125 - Bed and Board, 1970, France. Dir. Francois Truffaut.

Friday, May 5, 2017

125 - Bed and Board, 1970, France. Dir. Francois Truffaut.

I don't know much, but one thing I do know.  If you use art to settle accounts, it's no longer art.

So says Christine to Antoine.

He is writing a novel about his childhood.

So he says.

She does not like this business of writing about your childhood, of dragging your parents through the mud.

Christine is Antoine's wife.

His wife?

They got married.

And have had a baby.

Antoine Doinel is all grown up!

Well . . .

At least he is married.

And in classic Antoine fashion he will fail at odd jobs.

First he sells flowers for a florist.

But his enthusiasm will not let him stop at that.

His creativity is far too ebullient.

He decides to dye white carnations. 

With a heated chemical using his own heating process.

Pink.  Yellow.  Red.

Especially red.

He is in search of pure red.

He gets black.

Burnt-Flower Black.

On to his next job.

He stumbles into an American company when the other applicant--with the superior reference letter--steps into the bathroom.

His duty--to operate radio-controlled boats all day.

Really.

At a model harbor.  To assist potential investors in imagining how the real harbor will look.

In walks Kyoto.

Do not do it, Antoine.

Antoine does it.

And now we are at this point.

Christine gets in the taxicab.

Kiss me.

He leans in and kisses her.

Just like their first kiss.

Back when they dated.

You're my little sister, my daughter, my mother.

I'd have liked to be your wife too.

The taxicab drives away.

He watches.

He walks the street alone.

He passes the cinema.  With the giant poster.

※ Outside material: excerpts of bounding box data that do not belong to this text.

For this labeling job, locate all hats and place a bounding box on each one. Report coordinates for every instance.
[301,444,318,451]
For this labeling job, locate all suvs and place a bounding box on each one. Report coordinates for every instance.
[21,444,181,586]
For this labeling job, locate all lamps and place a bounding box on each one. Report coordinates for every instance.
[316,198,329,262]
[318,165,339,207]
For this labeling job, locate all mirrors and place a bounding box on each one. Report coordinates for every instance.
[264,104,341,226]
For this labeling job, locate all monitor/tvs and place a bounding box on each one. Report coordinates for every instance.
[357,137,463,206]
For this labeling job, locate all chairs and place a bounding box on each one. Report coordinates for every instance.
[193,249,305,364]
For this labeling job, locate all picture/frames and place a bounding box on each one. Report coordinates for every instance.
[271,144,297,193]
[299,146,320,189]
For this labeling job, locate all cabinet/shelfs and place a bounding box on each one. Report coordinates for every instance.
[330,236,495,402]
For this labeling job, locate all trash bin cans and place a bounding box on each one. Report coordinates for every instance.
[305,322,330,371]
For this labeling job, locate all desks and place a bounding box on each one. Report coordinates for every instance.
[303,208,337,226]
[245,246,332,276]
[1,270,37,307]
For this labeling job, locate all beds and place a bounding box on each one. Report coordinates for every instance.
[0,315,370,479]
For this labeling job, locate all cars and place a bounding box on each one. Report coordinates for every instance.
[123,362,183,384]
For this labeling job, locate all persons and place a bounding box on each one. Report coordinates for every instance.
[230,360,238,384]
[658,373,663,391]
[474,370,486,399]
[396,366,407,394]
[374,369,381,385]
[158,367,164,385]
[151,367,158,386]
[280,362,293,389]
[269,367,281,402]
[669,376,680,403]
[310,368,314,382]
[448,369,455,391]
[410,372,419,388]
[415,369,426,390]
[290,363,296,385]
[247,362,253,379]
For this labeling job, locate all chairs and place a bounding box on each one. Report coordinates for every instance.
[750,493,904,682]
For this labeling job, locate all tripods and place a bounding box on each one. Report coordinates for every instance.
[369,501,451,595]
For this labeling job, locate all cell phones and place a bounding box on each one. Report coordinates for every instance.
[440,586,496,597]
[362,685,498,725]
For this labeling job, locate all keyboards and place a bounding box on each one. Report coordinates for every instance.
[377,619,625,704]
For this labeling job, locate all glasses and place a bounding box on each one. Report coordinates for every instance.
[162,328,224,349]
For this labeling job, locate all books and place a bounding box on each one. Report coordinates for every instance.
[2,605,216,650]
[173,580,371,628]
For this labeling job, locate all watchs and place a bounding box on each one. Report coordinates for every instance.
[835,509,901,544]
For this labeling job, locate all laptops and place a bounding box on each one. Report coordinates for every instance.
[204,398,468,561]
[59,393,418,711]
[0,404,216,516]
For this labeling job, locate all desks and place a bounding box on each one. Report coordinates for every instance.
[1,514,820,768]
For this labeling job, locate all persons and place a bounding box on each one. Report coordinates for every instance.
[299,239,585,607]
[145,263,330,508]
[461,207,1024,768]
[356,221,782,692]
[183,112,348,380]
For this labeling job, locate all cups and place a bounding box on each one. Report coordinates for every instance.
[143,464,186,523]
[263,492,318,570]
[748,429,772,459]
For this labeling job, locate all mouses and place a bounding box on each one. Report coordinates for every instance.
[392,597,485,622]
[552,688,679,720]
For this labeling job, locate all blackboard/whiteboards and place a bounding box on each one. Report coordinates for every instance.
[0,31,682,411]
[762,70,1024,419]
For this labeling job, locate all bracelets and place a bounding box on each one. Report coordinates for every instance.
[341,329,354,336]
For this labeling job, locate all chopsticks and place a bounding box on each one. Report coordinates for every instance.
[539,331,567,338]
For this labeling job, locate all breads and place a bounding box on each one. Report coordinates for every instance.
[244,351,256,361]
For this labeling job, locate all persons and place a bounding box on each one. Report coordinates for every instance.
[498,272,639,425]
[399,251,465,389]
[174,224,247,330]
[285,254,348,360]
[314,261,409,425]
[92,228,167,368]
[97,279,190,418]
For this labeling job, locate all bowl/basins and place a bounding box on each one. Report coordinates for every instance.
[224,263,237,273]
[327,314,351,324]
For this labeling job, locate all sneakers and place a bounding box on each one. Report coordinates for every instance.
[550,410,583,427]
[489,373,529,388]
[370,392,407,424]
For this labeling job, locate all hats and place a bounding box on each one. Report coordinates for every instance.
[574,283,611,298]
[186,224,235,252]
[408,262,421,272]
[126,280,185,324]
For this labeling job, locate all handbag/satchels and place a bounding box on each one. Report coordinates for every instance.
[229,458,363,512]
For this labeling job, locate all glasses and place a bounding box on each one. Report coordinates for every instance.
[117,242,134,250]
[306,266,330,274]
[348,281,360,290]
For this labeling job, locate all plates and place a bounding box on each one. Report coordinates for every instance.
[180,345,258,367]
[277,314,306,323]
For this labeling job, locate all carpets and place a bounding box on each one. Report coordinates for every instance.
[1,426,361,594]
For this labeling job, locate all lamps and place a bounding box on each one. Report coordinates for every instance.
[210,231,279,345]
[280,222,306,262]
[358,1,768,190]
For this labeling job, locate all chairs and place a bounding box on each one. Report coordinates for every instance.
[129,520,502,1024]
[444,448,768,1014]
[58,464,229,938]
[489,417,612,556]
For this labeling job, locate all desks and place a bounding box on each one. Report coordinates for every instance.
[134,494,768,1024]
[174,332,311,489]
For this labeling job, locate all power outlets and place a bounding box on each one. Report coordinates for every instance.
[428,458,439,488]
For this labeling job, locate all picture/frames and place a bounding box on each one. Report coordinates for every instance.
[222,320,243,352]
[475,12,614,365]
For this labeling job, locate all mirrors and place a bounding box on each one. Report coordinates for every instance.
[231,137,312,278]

John Ford.  Les Cheyennes.  Cheyenne Autumn.

Richard Widmark.  Carroll Baker.  Karl Malden.  Sal Mineo.  Dolores del Rio.  Ricardo Montalban.  Gilbert Roland.  Arthur Kennedy.  Patrick Wayne.  Elizabeth Allen.  John Carradine.  Mike Mazurki.  George O'Brien.  Ken Curtis.  John Qualen.  Harry Carey Jr.  Ben Johnson.  Mae Marsh.  Denver Pyle.  Edward G. Robinson.  And Jimmy Stewart.

What a cast!

Truffaut has maintained his love of film.

In fact, earlier in the movie, M. Hulot walks past Antoine!  With the hat, the pipe, the pants, and the posture.

Played not by Jacques Tati but Jacques Cottin in a solid imitation.

Antoine does a double-take.

Truffaut is playing.

And with this film, and all the Antoine Doinel films, he seems to be writing a novel about his childhood.

But he does not drag his parents through the mud.

He delights in the foibles and follies of people.

The supporting cast alone are worth the price of admission.  The people who inhabit the apartments around the courtyard where Antoine and Christine live and who walk in and out of their lives.

The man who looks out the window and mocks Antoine.  Like Statler and Waldorf in the balcony of The Muppet Show.

The opera singer.

The violin student and her mother.

The woman who perpetually and unsuccessfully hits on Antoine.

The man who borrows money from him every time he sees him.

Their parents.

Their neighbors.

All the people they pass on the stairs.

Truffaut sees life through the eyes of a lyrical Romanticism. 

With boyish insouciance.  Playfulness.  Joie de vivre.  Love of life.

And love.

Antoine and Christine are going to be all right.